Thursday, 31 March 2011

Day 28 - A song that makes you feel guilty

What does this mean other than the obvious 'guilty pleasure' angle, which is covered in another entry anyway?  Well, here's my interpretation:

I've been a lifelong Metallica fan.  The black album was one of the first three records I bought myself (along with Green Day's Dookie and Faith No More's King For A Day ... Fool For A Lifetime), and I absolutely worshipped it.  By the time Load came out, I'd got all the Metallica back catalogue and a fair amount of the rare stuff too.  I even liked Load, and I liked Reload even more.  Metallica at Birmingham in '96 was my second gig (the first having been Michael Jackson at Roundhay Park in '92 or '93!), and I saw them again headlining the Big Day Out at Milton Keynes Bowl in '99 - basically, for me in my adolescent years Metallica could do no wrong.

I've never been into downloading music so I didn't care about the whole Napster thing.

I didn't shed too many tears when Jason left, either.

But St Anger, dear god.

St Anger was unforgivable.

I probably don't need to expand on this statement too much since if you didn't close the window on first seeing the word 'Metallica', you already know that it's their career nadir:  a dreadfully misguided attempt at making themselves more relevant by downtuning all their guitars à la nu-metal and replacing their drumkit with dustbin lids.  It sounds atrocious, and the songs are appalling - unmemorable, weak, clumsily lyric-ed and far, far too long.  Much as I generally regard Pitchfork with suspicion, their review will probably tell you as much as you may further need to know.

St Anger came out in 2003 when I was halfway through uni, and although I was massively disappointed I didn't care quite as much about Metallica as I had done six or seven years earlier.  I was well into punk and hardcore by that stage, so it wasn't too painful an experience.  So naturally I wrote off my childhood favourite band, assuming they would never come to any good ever again.

I was wrong, and that's why Metallica make me feel guilty.

Regular readers of my occasional blogging will be aware that last year I wrote a still-not-quite-finished Top 50 Albums Of The Decade piece, which included Metallica's most recent album Death Magnetic.  [Sidenote:  this piece will eventually be finished, as this meme has got me interested in writing about music again.  Honest.]

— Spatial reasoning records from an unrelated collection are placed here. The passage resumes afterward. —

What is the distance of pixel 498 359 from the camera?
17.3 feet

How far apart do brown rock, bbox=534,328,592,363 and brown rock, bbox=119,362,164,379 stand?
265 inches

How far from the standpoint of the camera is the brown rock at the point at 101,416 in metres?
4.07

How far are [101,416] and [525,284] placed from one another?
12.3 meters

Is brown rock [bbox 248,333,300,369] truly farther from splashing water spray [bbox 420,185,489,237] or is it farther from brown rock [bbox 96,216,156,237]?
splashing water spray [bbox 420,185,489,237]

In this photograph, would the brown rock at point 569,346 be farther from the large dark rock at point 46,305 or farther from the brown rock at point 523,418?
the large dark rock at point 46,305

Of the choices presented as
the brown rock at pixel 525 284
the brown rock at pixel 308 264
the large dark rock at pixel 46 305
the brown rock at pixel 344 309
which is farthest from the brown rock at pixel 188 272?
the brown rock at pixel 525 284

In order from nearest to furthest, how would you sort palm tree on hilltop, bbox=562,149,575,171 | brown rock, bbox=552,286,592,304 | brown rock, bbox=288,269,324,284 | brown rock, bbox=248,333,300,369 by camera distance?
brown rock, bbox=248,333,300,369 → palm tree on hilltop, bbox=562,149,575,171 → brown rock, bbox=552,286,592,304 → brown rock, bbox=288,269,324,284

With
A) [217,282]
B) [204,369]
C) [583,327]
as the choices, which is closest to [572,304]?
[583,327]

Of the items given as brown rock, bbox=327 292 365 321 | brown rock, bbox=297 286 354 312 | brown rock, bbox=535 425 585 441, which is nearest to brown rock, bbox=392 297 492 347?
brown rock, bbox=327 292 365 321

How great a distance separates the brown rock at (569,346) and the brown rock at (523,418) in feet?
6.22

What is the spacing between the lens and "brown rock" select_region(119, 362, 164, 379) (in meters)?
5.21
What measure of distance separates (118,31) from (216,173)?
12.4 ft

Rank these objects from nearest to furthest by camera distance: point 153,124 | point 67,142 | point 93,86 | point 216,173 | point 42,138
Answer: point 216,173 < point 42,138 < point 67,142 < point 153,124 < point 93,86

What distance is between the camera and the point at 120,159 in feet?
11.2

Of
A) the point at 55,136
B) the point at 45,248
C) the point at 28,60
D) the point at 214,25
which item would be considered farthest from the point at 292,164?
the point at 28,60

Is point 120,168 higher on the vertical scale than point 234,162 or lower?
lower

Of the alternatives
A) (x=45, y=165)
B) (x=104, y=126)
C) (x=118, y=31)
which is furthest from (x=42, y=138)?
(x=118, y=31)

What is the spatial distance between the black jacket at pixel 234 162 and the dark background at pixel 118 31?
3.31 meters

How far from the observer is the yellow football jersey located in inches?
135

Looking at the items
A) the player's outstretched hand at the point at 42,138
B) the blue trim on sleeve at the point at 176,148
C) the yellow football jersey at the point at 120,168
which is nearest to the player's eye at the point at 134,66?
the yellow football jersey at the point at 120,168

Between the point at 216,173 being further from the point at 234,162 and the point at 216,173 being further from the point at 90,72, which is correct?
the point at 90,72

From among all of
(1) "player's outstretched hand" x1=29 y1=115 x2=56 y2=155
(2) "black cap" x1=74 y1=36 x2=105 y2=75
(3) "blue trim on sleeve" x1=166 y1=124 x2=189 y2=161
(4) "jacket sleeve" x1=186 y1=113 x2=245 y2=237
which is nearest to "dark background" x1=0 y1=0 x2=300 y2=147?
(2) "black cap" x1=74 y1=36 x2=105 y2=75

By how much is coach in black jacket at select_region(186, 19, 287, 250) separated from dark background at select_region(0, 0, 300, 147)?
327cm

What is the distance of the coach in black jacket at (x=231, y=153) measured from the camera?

I'm just going to paste my little outline of it here ...

Death Magnetic is the best Metallica record since ...And Justice For All. There, I said it. If there were an award each year for Album Most Expected To Be Uneventful And Boring But Actually Turns Out To Be Surprisingly Brilliant, this would surely have taken 2008’s title. Who would have thought that a bunch of rich middle-aged men could make a record which basically takes the best bits of all their previous records and smashes them all together? Well, I suspect that that’s exactly what happened: they’ll have taken on board the fact that St Anger was a big bag of bollocks, and they’ll have paid a bunch of lawyers or estate agents other such hell-bound scumbags a fuckload of money to tell them what to do and what not to do on the next record. “Hey guys ... lose that shitty drum sound. Put solos back in. Lots of them. If you’re going to do a ballad, you might as well link it to a respected song you already have (‘The Unforgiven III’). Let’s have some intricate Justice-esque riff-melody (the brilliant post-solo segue in ‘Cyanide’, and all of the excellent ‘Suicide & Redemption’). Stick in a heavy anthem (‘Broken, Beat & Scarred’). Take some of the underrated bluesy bits from Load / Reload and whack them into a metal track (‘The End Of The Line’). Have a media-friendly single which starts as a deceptive ballad and morphs into a five-minute riff-fest (‘The Day That Never Comes’).” Fanks, here’s a million dollars. But I don’t care how inorganic the birthing process for Death Magnetic was: from the heartbeat opening through to the frenetic finale, Metallica have not sounded this exciting in 20 years, and that is genuinely astonishing.

They were also exceptional at Reading in 2008, their set including 'Cyanide' and 'The Day That Never Comes' which at the time were new to the UK.

Does all this mean a newer, leaner, sharper, more relevant Metallica is here to stay?  No, probably not.  They're still not high on my list of favourite bands, not any more; whatever follows Death Magnetic may well be pretty poor in comparison.  And they are now so, so mainstream that I feel guilty for that reason as well.  To acknowledge that, the clip I'm choosing for this post is their performance of 'Cyanide' on that most middle class of music programmes, Jools Holland:


The little section at 5:10 makes the hairs on the back of my head stand up.  Guiltily.